WHAT YOU SHOULD DO
Can you output the records below exactly as they are written?

━━ MATERIALS PROVIDED ━━

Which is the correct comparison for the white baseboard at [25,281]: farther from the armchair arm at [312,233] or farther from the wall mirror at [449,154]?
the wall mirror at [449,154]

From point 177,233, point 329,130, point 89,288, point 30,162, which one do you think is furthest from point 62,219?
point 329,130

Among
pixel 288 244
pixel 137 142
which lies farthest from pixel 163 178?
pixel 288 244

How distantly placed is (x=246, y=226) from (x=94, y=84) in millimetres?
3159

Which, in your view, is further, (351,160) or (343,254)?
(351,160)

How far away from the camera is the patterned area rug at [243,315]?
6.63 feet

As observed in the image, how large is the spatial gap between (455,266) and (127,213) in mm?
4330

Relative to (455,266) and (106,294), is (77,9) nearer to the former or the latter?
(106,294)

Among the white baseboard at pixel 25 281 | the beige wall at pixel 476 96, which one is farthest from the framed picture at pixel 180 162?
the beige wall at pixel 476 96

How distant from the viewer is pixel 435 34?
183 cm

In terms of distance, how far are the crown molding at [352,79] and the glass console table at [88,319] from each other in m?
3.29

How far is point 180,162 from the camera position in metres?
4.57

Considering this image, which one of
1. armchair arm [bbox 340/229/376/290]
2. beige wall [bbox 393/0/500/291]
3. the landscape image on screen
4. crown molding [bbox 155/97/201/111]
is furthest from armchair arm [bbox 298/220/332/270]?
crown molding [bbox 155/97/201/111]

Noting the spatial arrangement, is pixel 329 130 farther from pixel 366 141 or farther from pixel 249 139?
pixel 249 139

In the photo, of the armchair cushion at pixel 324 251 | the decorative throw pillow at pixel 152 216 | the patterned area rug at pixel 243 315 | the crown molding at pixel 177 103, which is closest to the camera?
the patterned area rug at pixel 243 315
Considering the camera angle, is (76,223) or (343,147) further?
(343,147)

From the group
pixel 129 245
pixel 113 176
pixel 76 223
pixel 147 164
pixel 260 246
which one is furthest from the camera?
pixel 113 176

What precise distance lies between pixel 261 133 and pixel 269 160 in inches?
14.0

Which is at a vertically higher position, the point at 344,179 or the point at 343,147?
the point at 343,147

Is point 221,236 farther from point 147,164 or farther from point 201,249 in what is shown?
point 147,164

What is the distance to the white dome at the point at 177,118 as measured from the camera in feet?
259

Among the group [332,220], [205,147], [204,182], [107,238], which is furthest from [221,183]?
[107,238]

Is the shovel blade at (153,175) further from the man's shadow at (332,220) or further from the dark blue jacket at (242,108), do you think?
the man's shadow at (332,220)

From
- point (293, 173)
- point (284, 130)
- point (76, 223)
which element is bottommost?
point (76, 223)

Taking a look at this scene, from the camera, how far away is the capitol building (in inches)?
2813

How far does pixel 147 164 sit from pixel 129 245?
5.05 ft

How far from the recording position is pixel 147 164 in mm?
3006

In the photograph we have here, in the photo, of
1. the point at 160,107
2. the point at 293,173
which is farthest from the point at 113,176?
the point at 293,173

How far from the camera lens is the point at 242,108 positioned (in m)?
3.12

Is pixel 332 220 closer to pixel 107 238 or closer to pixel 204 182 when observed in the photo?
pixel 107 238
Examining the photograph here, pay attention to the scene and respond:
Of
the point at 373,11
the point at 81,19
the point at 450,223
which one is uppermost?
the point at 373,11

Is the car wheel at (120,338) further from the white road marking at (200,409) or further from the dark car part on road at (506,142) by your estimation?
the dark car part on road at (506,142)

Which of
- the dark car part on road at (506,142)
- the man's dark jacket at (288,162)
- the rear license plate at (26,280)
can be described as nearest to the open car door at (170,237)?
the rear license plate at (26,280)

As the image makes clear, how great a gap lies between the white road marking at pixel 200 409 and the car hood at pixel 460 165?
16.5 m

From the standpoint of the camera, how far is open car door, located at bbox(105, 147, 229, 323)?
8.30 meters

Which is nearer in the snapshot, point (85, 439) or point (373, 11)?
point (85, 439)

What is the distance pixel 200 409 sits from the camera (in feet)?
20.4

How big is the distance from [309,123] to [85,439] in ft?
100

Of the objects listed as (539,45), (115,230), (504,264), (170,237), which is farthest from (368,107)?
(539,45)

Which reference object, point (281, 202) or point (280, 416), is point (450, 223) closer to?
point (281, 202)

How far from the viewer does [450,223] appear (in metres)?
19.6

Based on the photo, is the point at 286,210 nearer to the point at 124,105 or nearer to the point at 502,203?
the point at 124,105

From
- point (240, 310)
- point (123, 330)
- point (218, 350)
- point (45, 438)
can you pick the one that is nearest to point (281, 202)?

━━━

SOLUTION
Which is the correct comparison for the white baseboard at [25,281]: farther from the armchair arm at [312,233] or farther from the wall mirror at [449,154]?
the wall mirror at [449,154]

From point 177,233, point 329,130, point 89,288, point 30,162, which one do you think is furthest from point 62,219?
point 329,130

Among
pixel 288 244
pixel 137 142
which lies farthest from pixel 163 178?
pixel 288 244

How distantly placed is (x=246, y=226) from (x=94, y=84) in millimetres?
3159

Which, in your view, is further, (351,160) or (343,254)?
(351,160)

How far away from the camera is the patterned area rug at [243,315]?
6.63 feet

As observed in the image, how large is the spatial gap between (455,266) and (127,213) in mm?
4330

Relative to (455,266) and (106,294), is (77,9) nearer to the former or the latter?
(106,294)

Among the white baseboard at pixel 25 281 | the beige wall at pixel 476 96, which one is farthest from the framed picture at pixel 180 162?
the beige wall at pixel 476 96

How distant from the viewer is pixel 435 34?
183 cm

In terms of distance, how far are the crown molding at [352,79] and the glass console table at [88,319] from each other in m?
3.29

How far is point 180,162 from the camera position in metres?
4.57

Considering this image, which one of
1. armchair arm [bbox 340/229/376/290]
2. beige wall [bbox 393/0/500/291]
3. the landscape image on screen
4. crown molding [bbox 155/97/201/111]
is furthest from armchair arm [bbox 298/220/332/270]?
crown molding [bbox 155/97/201/111]

Noting the spatial arrangement, is pixel 329 130 farther from pixel 366 141 or farther from pixel 249 139?
pixel 249 139

In the photo, of the armchair cushion at pixel 324 251 | the decorative throw pillow at pixel 152 216 | the patterned area rug at pixel 243 315 | the crown molding at pixel 177 103, which is closest to the camera?
the patterned area rug at pixel 243 315
Considering the camera angle, is (76,223) or (343,147) further?
(343,147)

From the group
pixel 129 245
pixel 113 176
pixel 76 223
pixel 147 164
pixel 260 246
which one is furthest from the camera?
pixel 113 176

What precise distance lies between pixel 261 133 and pixel 269 160 in inches?
14.0

Which is at a vertically higher position, the point at 344,179 or the point at 343,147?
the point at 343,147

Is point 221,236 farther from point 147,164 or farther from point 201,249 in what is shown?
point 147,164

What is the distance to the white dome at the point at 177,118 as measured from the camera in feet?
259

Among the group [332,220], [205,147], [204,182], [107,238], which is furthest from [221,183]?
[107,238]

Is the shovel blade at (153,175) further from the man's shadow at (332,220) or further from the dark blue jacket at (242,108), do you think?
the man's shadow at (332,220)

From
- point (293, 173)
- point (284, 130)
- point (76, 223)
which element is bottommost?
point (76, 223)

Taking a look at this scene, from the camera, how far away is the capitol building (in inches)?
2813

How far does pixel 147 164 sit from pixel 129 245?
5.05 ft

How far from the recording position is pixel 147 164 in mm?
3006

In the photograph we have here, in the photo, of
1. the point at 160,107
2. the point at 293,173
which is farthest from the point at 113,176?
the point at 293,173

How far from the camera lens is the point at 242,108 positioned (in m)?
3.12

Is pixel 332 220 closer to pixel 107 238 or closer to pixel 204 182 when observed in the photo?
pixel 107 238
Examining the photograph here, pay attention to the scene and respond:
Of
the point at 373,11
the point at 81,19
the point at 450,223
which one is uppermost?
the point at 373,11

Is the car wheel at (120,338) further from the white road marking at (200,409) or further from the dark car part on road at (506,142) by your estimation?
the dark car part on road at (506,142)

Which of
- the dark car part on road at (506,142)
- the man's dark jacket at (288,162)
- the rear license plate at (26,280)
can be described as nearest to the open car door at (170,237)?
the rear license plate at (26,280)

As the image makes clear, how great a gap lies between the white road marking at pixel 200 409 and the car hood at pixel 460 165?
16.5 m

From the standpoint of the camera, how far is open car door, located at bbox(105, 147, 229, 323)?
8.30 meters

Which is nearer in the snapshot, point (85, 439) or point (373, 11)?
point (85, 439)

What is the distance pixel 200 409 sits from the camera (in feet)?
20.4

How big is the distance from [309,123] to [85,439] in ft?
100

Of the objects listed as (539,45), (115,230), (504,264), (170,237), which is farthest from (368,107)?
(539,45)

Which reference object, point (281, 202) or point (280, 416), is point (450, 223) closer to?
point (281, 202)

How far from the viewer does [450,223] appear (in metres)?
19.6

Based on the photo, is the point at 286,210 nearer to the point at 124,105 or nearer to the point at 502,203?
the point at 124,105

From
- point (240, 310)
- point (123, 330)
- point (218, 350)
- point (45, 438)
can you pick the one that is nearest to point (281, 202)?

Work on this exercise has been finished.